--- CONSIGNE 1 ---
Renvoyez chaque ligne des enregistrements qui contient la chaîne « further », en tenant compte de la casse.

--- EXTRAIT DU DOCUMENT ---
1967.01.19.Du Journal de la marine marchande.Article sur la construction navale

Le PDF est consultable à la fin du texte.

Le ministère de l’Équipement annonce un « tournant décisif » pour la construction navale française :

Le gouvernement est amené, non pas à modifier fondamentalement sa politique, mais tout au moins à repenser certains de ses éléments

Le numéro du 31 décembre d’Équipement, revue bi-mensuelle du ministère de l’Équipement et des secrétariats d’État au Logement et aux Transports, contient, sous la rubrique « dossiers et études », un article intitulé : « La construction navale française ». Celui-ci rappelle le problème tel qu’il s’est posé ces dernières années et les principes d’action qui ont été adoptés, à partir du Livre blanc de janvier 1960 :
1) Maintien au moins provisoire d’une aide publique à la construction navale, considérée comme indispensable compte tenu des caractéristiques du marché et de la politique du Japon, mais réduction immédiate et progressive de cette aide pour que les constructeurs français soient incités à améliorer sans cesse leur prix de revient et pour permettre à la France d’honorer cet engagement pris vis-à-vis de la CEE.
2) Plafonnement de la production subventionnée, initialement à 350.000 tjb, compensés, avec possibilités de majoration pour tenir compte des progrès de la productivité.
3) Réduction des effectifs, sur la base du retrait de 12.000 salariés dans le cadre du IVe Plan et 5.000 supplémentaires au titre du Ve Plan : conversions d’activités, d’abord dans le cadre des chantiers eux-mêmes puis dans celui d’entreprises extérieures : incitations financières sous la forme de primes aux programmes d’investissements devant se traduire par le reclassement des ouvriers des chantiers navals.
4) Réduction du nombre des établissements constructeurs de navires de plus de 3.000 tjb, de quatorze à huit, puis à cinq.
5) Modernisation de l’outil de production, les problèmes de financement que posent ces investissements ne pouvant être résolus sans une contribution des pouvoirs publics, qui revêt diverses formes et notamment celle de prêts du FDES.

--- ENREGISTREMENTS FOURNIS ---
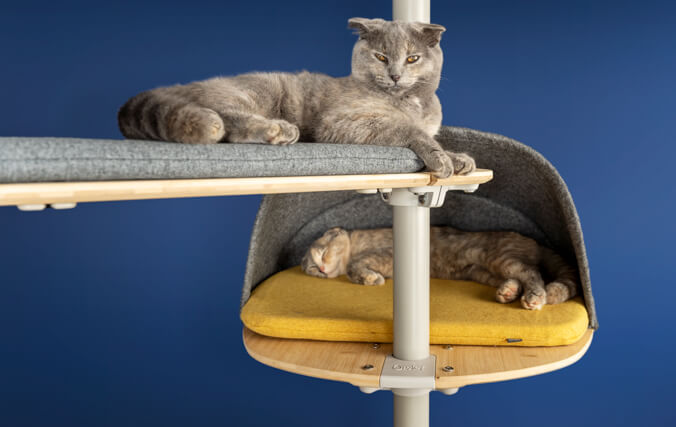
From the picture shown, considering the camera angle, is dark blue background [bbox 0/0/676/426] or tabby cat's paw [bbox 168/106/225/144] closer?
tabby cat's paw [bbox 168/106/225/144]

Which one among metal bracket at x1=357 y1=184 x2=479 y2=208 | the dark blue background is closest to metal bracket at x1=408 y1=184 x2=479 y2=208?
metal bracket at x1=357 y1=184 x2=479 y2=208

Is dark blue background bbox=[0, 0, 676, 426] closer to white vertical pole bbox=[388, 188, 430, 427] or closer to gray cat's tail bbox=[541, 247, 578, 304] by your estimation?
gray cat's tail bbox=[541, 247, 578, 304]

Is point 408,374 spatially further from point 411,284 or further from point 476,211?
point 476,211

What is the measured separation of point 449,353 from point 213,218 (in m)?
1.12

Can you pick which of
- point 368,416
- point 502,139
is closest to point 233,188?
point 502,139

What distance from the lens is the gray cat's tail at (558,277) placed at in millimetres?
1470

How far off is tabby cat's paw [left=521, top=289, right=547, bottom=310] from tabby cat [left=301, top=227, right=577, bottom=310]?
1.7 inches

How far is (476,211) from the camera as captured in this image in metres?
1.80

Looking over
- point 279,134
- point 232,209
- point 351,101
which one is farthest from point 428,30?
point 232,209

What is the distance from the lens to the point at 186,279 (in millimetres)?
2203

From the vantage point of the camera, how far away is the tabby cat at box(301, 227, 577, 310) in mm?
1555

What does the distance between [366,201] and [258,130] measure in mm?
910

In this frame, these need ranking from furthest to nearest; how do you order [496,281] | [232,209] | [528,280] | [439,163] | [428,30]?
[232,209]
[496,281]
[528,280]
[428,30]
[439,163]

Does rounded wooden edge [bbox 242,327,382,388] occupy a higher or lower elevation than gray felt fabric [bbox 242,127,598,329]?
lower
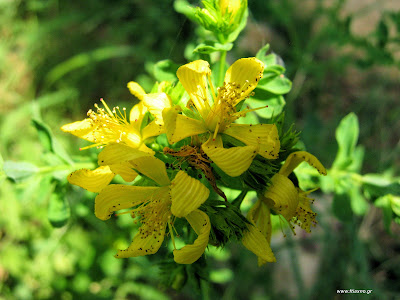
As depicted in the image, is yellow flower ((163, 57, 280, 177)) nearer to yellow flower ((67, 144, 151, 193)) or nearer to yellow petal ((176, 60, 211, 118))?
yellow petal ((176, 60, 211, 118))

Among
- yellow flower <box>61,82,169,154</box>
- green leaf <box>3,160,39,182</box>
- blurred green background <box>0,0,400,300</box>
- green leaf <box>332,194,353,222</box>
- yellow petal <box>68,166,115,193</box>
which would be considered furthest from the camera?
blurred green background <box>0,0,400,300</box>

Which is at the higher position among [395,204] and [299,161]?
[299,161]

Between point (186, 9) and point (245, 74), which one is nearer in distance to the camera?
point (245, 74)

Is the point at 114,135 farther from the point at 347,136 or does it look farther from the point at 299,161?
the point at 347,136

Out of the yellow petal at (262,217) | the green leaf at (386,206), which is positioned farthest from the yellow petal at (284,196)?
the green leaf at (386,206)

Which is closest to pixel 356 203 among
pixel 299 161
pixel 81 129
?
pixel 299 161

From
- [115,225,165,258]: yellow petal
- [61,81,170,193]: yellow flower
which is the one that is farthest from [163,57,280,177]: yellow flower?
[115,225,165,258]: yellow petal

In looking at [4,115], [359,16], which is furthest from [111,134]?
[359,16]
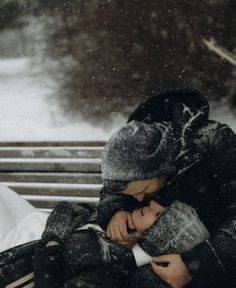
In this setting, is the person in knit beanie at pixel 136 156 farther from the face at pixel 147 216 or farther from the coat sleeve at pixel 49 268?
the coat sleeve at pixel 49 268

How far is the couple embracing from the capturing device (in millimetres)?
1672

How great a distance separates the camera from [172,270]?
164cm

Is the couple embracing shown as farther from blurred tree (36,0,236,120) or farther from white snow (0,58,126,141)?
white snow (0,58,126,141)

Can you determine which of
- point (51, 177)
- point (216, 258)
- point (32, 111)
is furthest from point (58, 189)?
point (216, 258)

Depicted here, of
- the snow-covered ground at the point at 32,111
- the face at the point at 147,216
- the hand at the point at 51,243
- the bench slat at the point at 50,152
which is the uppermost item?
the snow-covered ground at the point at 32,111

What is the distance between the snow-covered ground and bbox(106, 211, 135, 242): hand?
1.82 metres

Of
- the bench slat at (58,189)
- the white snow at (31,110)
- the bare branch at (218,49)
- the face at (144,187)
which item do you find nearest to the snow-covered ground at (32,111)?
the white snow at (31,110)

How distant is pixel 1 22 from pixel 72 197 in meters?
1.98

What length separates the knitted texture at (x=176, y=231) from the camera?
5.42 ft

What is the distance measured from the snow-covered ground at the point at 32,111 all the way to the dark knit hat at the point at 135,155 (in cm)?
196

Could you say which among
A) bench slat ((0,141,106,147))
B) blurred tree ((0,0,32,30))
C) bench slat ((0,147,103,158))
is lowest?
bench slat ((0,147,103,158))

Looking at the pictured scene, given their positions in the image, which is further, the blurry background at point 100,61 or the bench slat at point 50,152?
the bench slat at point 50,152

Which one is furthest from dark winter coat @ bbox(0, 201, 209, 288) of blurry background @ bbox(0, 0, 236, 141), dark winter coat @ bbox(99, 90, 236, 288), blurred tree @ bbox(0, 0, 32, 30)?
blurred tree @ bbox(0, 0, 32, 30)

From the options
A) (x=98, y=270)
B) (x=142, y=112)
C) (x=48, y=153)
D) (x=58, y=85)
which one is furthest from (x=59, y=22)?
(x=98, y=270)
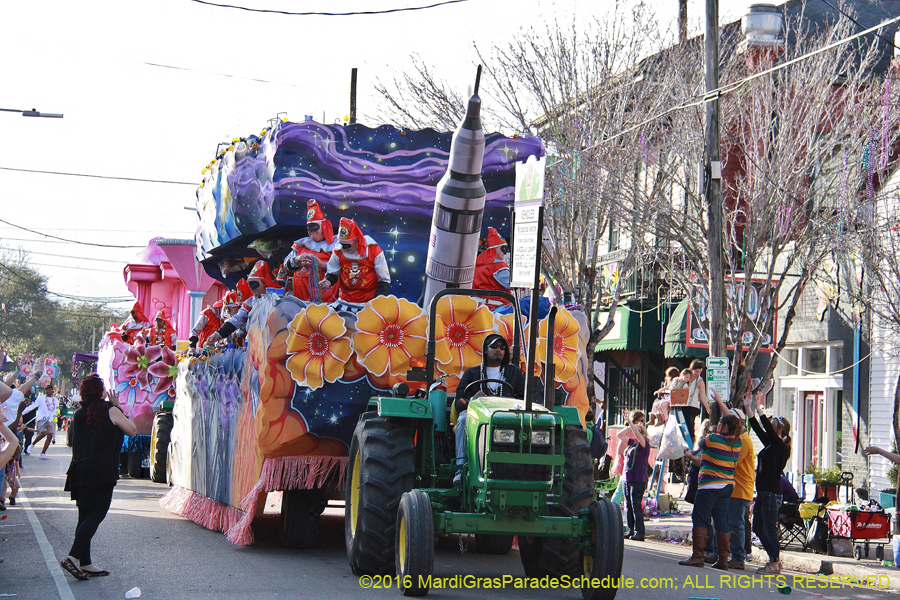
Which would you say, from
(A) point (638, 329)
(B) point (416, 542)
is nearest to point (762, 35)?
(A) point (638, 329)

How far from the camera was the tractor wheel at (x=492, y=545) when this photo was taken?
11.3 m

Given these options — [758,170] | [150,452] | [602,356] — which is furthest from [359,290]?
[602,356]

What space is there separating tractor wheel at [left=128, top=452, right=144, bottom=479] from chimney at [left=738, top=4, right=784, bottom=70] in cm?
1425

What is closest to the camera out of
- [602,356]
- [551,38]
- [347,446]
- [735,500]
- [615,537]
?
[615,537]

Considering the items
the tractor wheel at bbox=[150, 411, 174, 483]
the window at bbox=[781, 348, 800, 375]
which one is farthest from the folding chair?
the tractor wheel at bbox=[150, 411, 174, 483]

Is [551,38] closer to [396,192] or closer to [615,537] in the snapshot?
[396,192]

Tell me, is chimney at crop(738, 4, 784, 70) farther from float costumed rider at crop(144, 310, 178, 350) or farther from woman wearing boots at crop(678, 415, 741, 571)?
float costumed rider at crop(144, 310, 178, 350)

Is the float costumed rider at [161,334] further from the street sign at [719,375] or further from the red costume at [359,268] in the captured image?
the street sign at [719,375]

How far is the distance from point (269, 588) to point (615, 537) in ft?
9.26

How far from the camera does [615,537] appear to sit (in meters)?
7.81

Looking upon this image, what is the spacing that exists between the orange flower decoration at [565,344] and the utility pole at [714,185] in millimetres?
4845

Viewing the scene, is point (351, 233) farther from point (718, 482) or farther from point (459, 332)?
point (718, 482)

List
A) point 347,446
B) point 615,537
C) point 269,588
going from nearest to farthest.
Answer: point 615,537, point 269,588, point 347,446

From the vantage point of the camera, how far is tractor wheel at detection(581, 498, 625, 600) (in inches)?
308
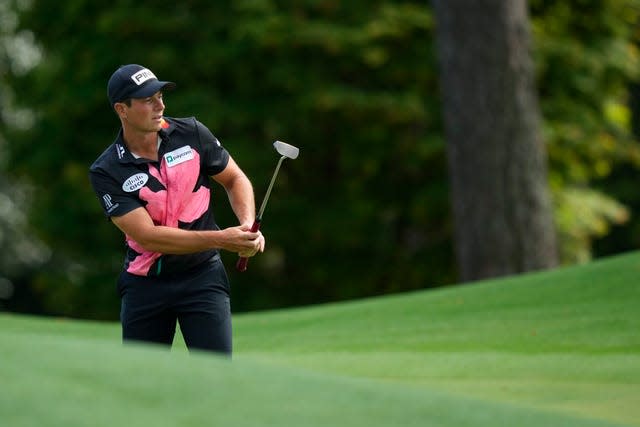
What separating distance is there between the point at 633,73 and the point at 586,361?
37.9 feet

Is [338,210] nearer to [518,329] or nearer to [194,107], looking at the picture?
[194,107]

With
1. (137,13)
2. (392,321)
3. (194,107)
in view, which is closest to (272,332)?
(392,321)

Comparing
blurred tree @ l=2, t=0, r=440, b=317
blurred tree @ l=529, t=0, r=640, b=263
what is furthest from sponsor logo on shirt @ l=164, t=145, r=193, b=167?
blurred tree @ l=529, t=0, r=640, b=263

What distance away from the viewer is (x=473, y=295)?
11.3m

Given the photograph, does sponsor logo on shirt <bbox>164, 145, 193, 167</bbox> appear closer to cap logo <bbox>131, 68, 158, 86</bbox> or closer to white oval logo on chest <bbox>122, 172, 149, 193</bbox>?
white oval logo on chest <bbox>122, 172, 149, 193</bbox>

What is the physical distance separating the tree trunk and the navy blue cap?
29.2 ft

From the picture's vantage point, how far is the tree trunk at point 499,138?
1434cm

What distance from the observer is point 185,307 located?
588cm

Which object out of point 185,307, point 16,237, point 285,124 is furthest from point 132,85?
point 16,237

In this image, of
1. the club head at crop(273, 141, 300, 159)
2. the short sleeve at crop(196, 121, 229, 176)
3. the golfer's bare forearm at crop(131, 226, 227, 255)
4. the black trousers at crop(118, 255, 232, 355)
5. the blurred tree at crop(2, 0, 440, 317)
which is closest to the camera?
the golfer's bare forearm at crop(131, 226, 227, 255)

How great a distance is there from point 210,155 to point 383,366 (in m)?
2.69

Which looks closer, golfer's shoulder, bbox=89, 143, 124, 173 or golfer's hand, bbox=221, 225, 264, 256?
golfer's hand, bbox=221, 225, 264, 256

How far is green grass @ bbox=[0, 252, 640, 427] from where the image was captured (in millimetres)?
3910

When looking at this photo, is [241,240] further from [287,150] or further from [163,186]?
[287,150]
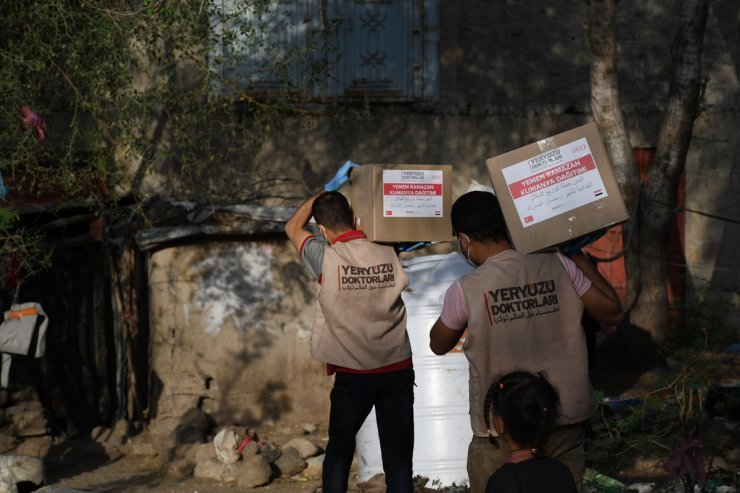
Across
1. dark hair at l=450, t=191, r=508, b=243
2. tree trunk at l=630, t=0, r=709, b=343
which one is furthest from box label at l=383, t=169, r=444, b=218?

--- CONSIGNE 2 ---
Répondez à ces questions d'après l'article sur la construction navale :
(a) À quel niveau la production subventionnée était-elle plafonnée au départ ?
(b) Combien de salariés devaient être retirés dans le cadre du IVe Plan ?
(c) À combien devait d'abord passer le nombre d'établissements construisant des navires de plus de 3.000 tjb, puis à combien ensuite ?

--- RÉPONSE ATTENDUE 1 ---
Is point 408,374 spatially further from point 411,284 or further from point 476,211?
Looking at the pictured scene, given their positions in the image, which is further, the blurry background at point 100,61 or the bench slat at point 50,152?
Is the float costumed rider at [161,334] further from the street sign at [719,375] or further from the red costume at [359,268] in the captured image?
When looking at this photo, is [241,240] further from [287,150] or further from [163,186]?

--- RÉPONSE ATTENDUE 2 ---
(a) 350.000 tjb compensés.
(b) 12.000 salariés.
(c) De quatorze à huit, puis à cinq.